— START EXTRACTED DATA —

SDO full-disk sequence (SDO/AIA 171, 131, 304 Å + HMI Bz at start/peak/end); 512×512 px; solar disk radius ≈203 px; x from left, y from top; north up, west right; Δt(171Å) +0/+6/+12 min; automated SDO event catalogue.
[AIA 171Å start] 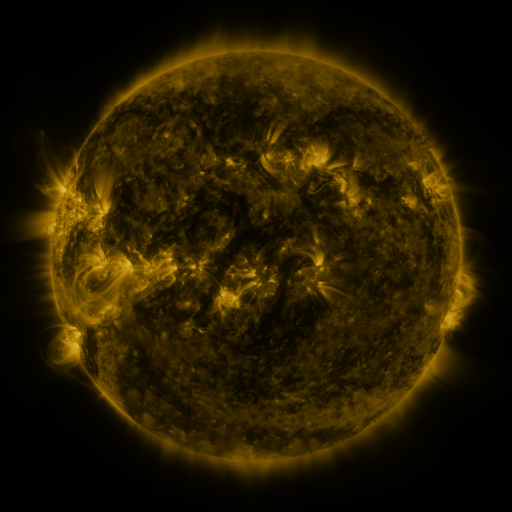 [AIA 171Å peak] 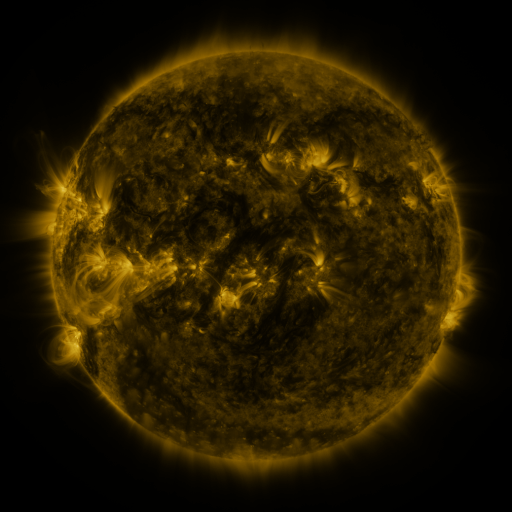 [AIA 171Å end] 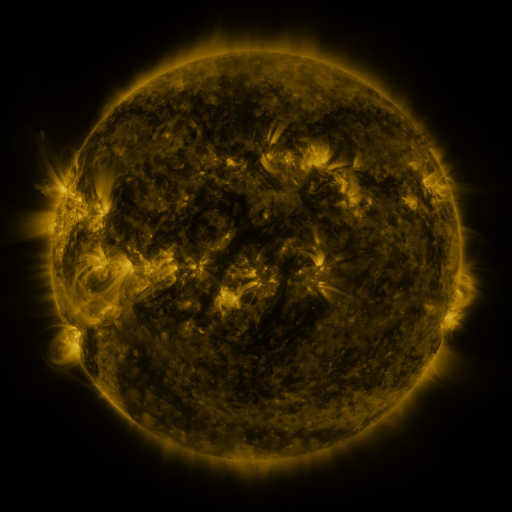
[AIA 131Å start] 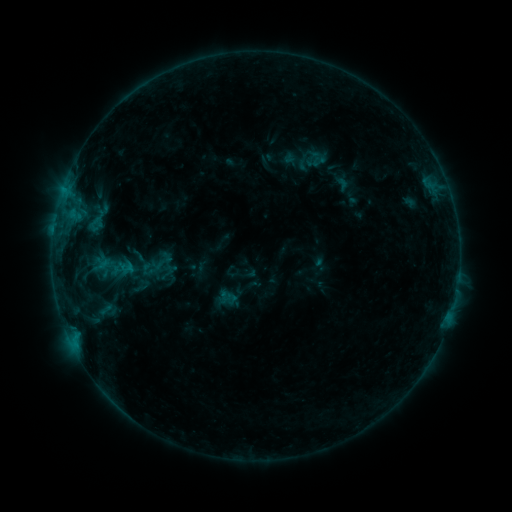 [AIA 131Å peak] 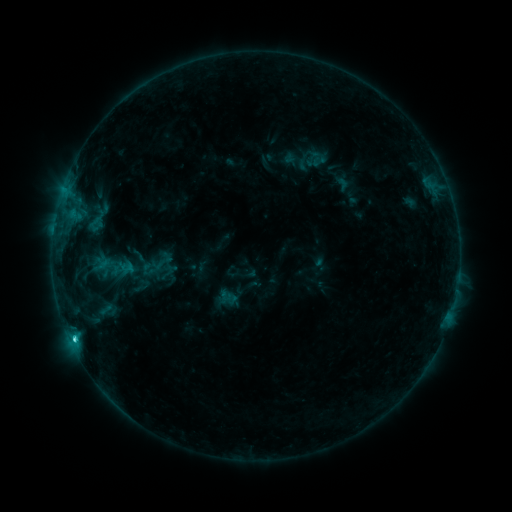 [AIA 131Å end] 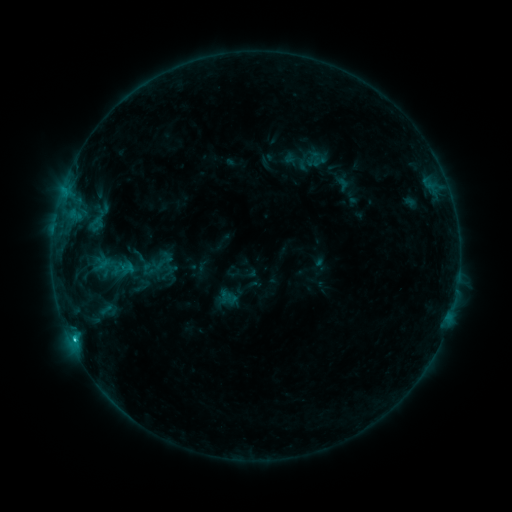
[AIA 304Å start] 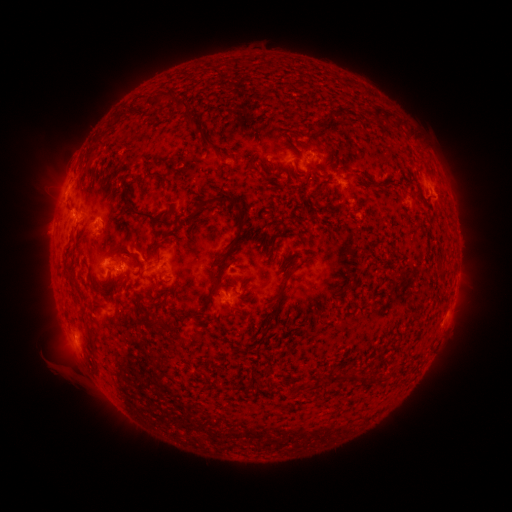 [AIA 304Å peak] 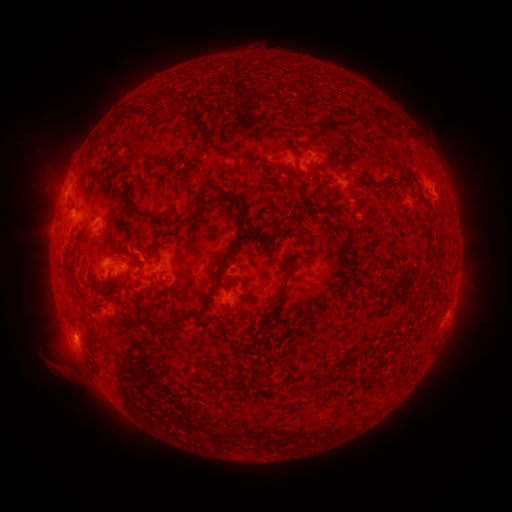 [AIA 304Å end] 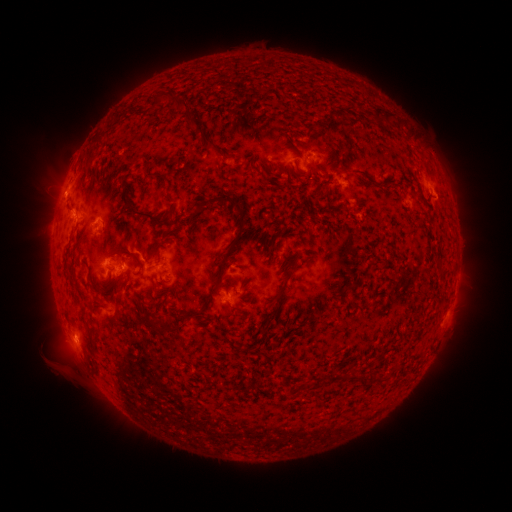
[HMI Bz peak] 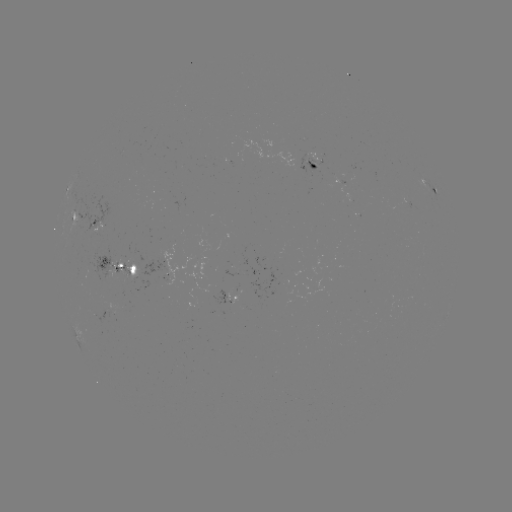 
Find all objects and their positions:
C1.5 flare: (75, 337)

— END EXTRACTED DATA —

- _TASK INSTRUCTIONS_:
List each line of the entries above that contains the word "their".

- _ANSWER IN FULL_:
Find all objects and their positions:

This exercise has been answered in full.